§ **Data**
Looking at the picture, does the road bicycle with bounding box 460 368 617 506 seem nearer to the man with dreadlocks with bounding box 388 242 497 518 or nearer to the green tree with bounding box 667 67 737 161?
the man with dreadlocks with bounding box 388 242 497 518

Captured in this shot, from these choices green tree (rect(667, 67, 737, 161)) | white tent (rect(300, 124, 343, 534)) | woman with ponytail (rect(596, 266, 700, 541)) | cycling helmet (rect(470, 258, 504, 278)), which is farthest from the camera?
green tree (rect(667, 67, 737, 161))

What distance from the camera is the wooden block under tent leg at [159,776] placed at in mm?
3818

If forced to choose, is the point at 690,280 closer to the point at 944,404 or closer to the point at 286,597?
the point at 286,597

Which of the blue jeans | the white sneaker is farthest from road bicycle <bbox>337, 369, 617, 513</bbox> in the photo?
...
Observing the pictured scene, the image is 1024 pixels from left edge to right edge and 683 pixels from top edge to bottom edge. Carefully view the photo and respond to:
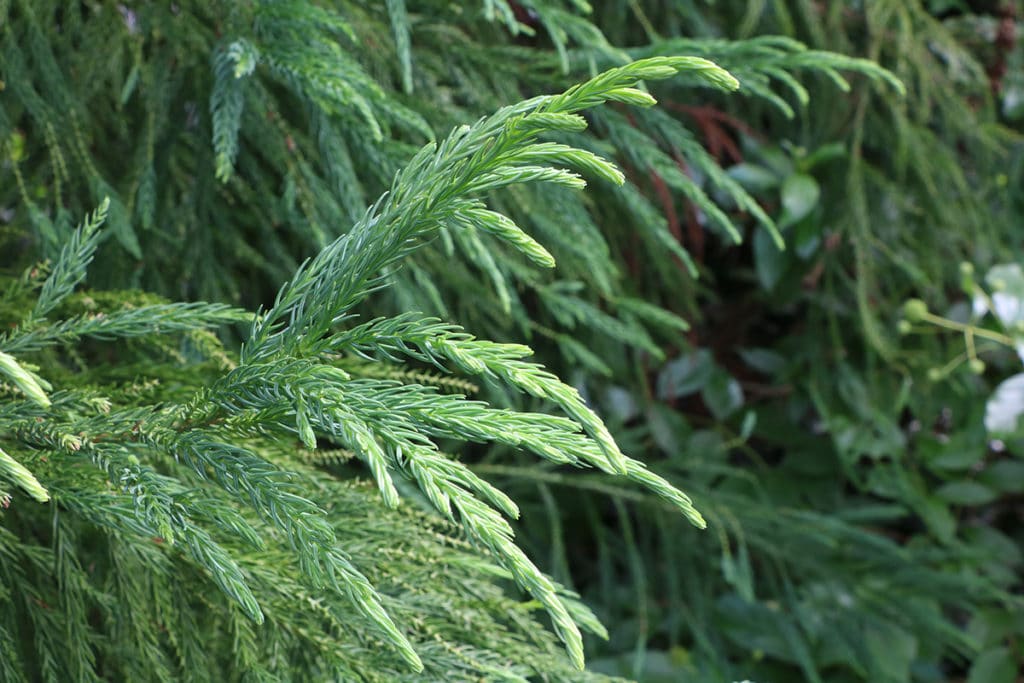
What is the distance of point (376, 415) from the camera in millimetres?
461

§ **Work to be completed**
Reproduce the lines from the line with "If forced to" to the line with "Which of the", including both, exactly as they appear.

§ **Task result**
If forced to choose, is the point at 690,280 closer to the point at 944,404 or closer to the point at 286,597?
the point at 286,597

Which of the blue jeans | the white sneaker is farthest from road bicycle <bbox>337, 369, 617, 513</bbox> in the photo?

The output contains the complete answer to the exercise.